# dual saw



## boman47k (Oct 13, 2006)

What's the concensus on this saw. Just saw Billy Mays pushing it on tv this am.
If you have not seen it yet, you can at dualsaw.com.


----------



## neolitic (Apr 20, 2006)

boman47k said:


> What's the concensus on this saw. Just saw Billy Mays pushing it on tv this am.
> If you have not seen it yet, you can at dualsaw.com.


https://www.dualsaw.com/
Bob Vila was pushing that
for Sears 4 or 5 years ago.
Here's their current version....
http://www.sears.com/shc/s/p_10153_...Name=Portable+Power+Tools&sName=Circular+Saws


----------



## valleyman (Dec 18, 2007)

I looked at one of these in Sears a while ago. It had that cheap feel of a Harbor Freight tool so i didn't buy it.


----------



## willworkforbeer (Mar 7, 2009)

boman47k said:


> What's the concensus on this saw. Just saw Billy Mays pushing it on tv this am.
> If you have not seen it yet, you can at dualsaw.com.

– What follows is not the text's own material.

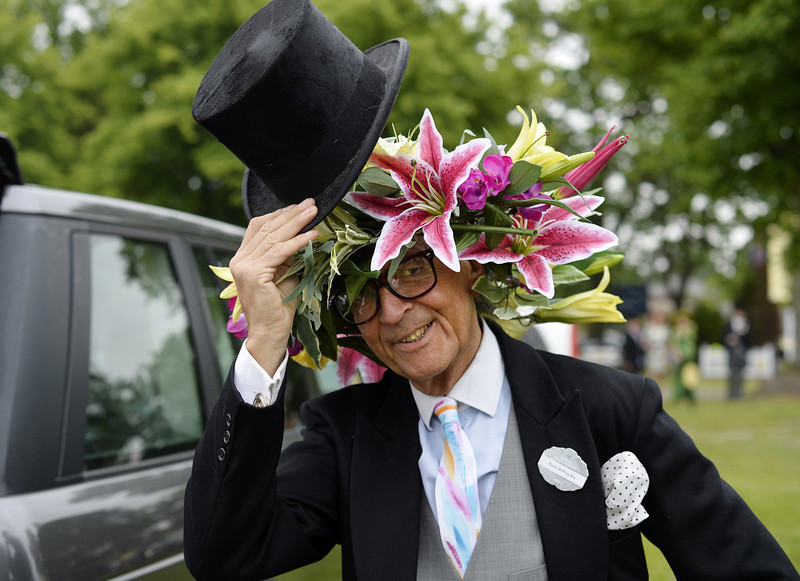 . Milliner David Shilling doffs his hat during the first day of Royal Ascot, in Berkshire, west of London, on June 18, 2013. The five-day meeting is one of the highlights of the horse racing calendar. Horse racing has been held at the famous Berkshire course since 1711 and tradition is a hallmark of the meeting. Top hats and tails remain compulsory in parts of the course while a daily procession of horse-drawn carriages brings the Queen to the course.  ADRIAN DENNIS/AFP/Getty Images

I buy everything Billy Mays trys to sell on TV. The one I like best is the Dewalt 18volt drill lookalike with the dirt auger, only $19.95.


----------



## WarriorWithWood (Jun 30, 2007)

I actually bought the impact gels for my work boots. I have to say, they work great. If the blades were more readily available for the saw I'd give it a shot.


----------



## Mike Finley (Apr 28, 2004)

WarriorWithWood said:


> I actually bought the impact gels for my work boots. I have to say, they work great. If the blades were more readily available for the saw I'd give it a shot.


$39.00 at sears for the set


----------



## WarriorWithWood (Jun 30, 2007)

Does it use the same blades as the sears model? Does it have the same chitty motor too? If so faggetaboutit!


----------



## Mike Finley (Apr 28, 2004)

Do you have one? How do you know it's got a sh**ty motor? I'm thinking about buying one just to use for cutting cast iron tubs in place to make removal easier. I'm concerned with how long the blades will last and how long it would take to cut a tub up?


----------



## neolitic (Apr 20, 2006)

"How much are replacement blades—Tungsten carbide-tipped?

Tungsten Tipped Blades—Set of specially designed blades for $39.99 and $6.99 S&H. These are replacement blades of the blades that come with the saw. We recommend that you buy a replacement set of these versatile blades so that you will always have a set on hand. "

"What are the product Specs for Omni Dual Saw?

* Power: 900 w/ 3.9A
* Current (no load): 3.4 A
* Frequency: 60 Hz
* Blade Size: 5 In.
* No Load Speed: 6000 RPM
* Depth of Cut (Max.) 1-1/8 In.
* Extension Cord: 8 feet

"
https://www.dualsaw.com/faq.htm


----------



## boman47k (Oct 13, 2006)

I had no idea this type of saw had been on the market for 5 years. I am a little surprised by that.
I am not much for buying anything off tv since I bought my dad a set of the one-size-fits-all wrenches many years ago. Even got a chitty set of screwdrivers for free! 
I think I will wait until someone comes out with something that might hold up. I'm thinking if someone could, they already would have. Like was mentioned, I can't see the blades holding up. I like the concept though.
Anyway, thanks for the feedback.


----------



## WarriorWithWood (Jun 30, 2007)

Mike Finley said:


> Do you have one?


Nope


Mike Finley said:


> How do you know it's got a sh**ty motor?


Read the Craftstman sites "ratings".


----------



## KTK (Jun 18, 2009)

I just watched the ad on its website. For some reason I got a picture of homeowners bleeding and missing body parts all over the country.


----------